**DOCUMENTO**.

- - - - -

Casi todos tenemos a
quien dejar flores, en el cementerio. Pero todos, eso si, tenemos
alguien a nuestro lado a quien no le hemos dado un regalito hace
mucho. ¿De qué sirven las flores para los muertos, si no están ya
para disfrutarlas?
¡En vida, vecino! En
vida dé todo lo que de usted tenga, a quien usted ame y a quien lo
merezca. Dé todo, siempre dé todo, no se guarde nada, que si se lo
guarda, a donde seguro usted va a ir no se lo puede llevar, y si
insiste en su egoísmo, pues tampoco habrá quién le lleve sus
flores al panteón.
El que da es un héroe
a los ojos del que recibe. Por eso hay que dar mucho, porque si se da
poco, solo es limosna. Usted no le da limosnas a sus hijos. Su madre
no le ha dado migajas sino su vida entera; pero nosotros insistimos
en no dar nada a nuestra madre.
Ya me caerán todos
encima, pues seguro habrán gastado fuertes sumas en festejos y
obsequios para su progenitora; hace poco pasamos el día de las
madres y parecería ilícito de mi parte, hoy, recriminarle a usted,
vecino, su egoísmo para con mamita.
Pero no seamos
estrechos de mente. Hay una madre que nos ha dado todo, que nos
cobija todas las noches y nos alegra todas las mañanas; que nos vio
nacer y, si el Gran Hacedor lo permite, nos verá morir. A esa madre,
ni una flor le hemos dado.
Latacunga es, en
efecto, una madre noble y generosa. Tan generosa que provee hasta a
quienes no son sus hijos. Nosotros, en defecto, somos hijos ingratos.

- - - - -

**DATOS MOSTRADOS**.
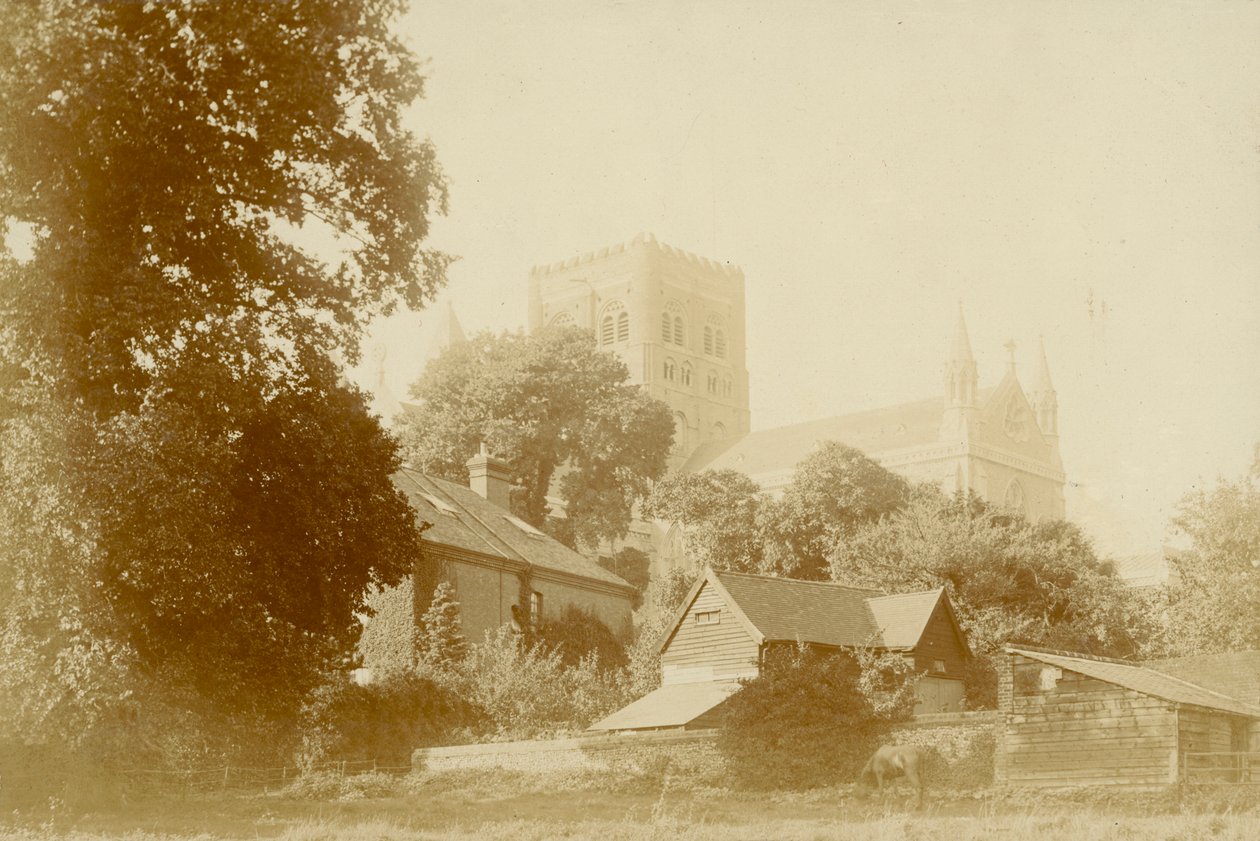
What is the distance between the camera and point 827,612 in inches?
1722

- - - - -

**TUS INSTRUCCIONES**. Por favor, ¿cómo se describe a Latacunga en el texto sobre dar en vida? Los datos no tienen relación con el texto.

**RESULTADO DE LA TAREA**. Como una madre noble y generosa, tan generosa que provee hasta a quienes no son sus hijos.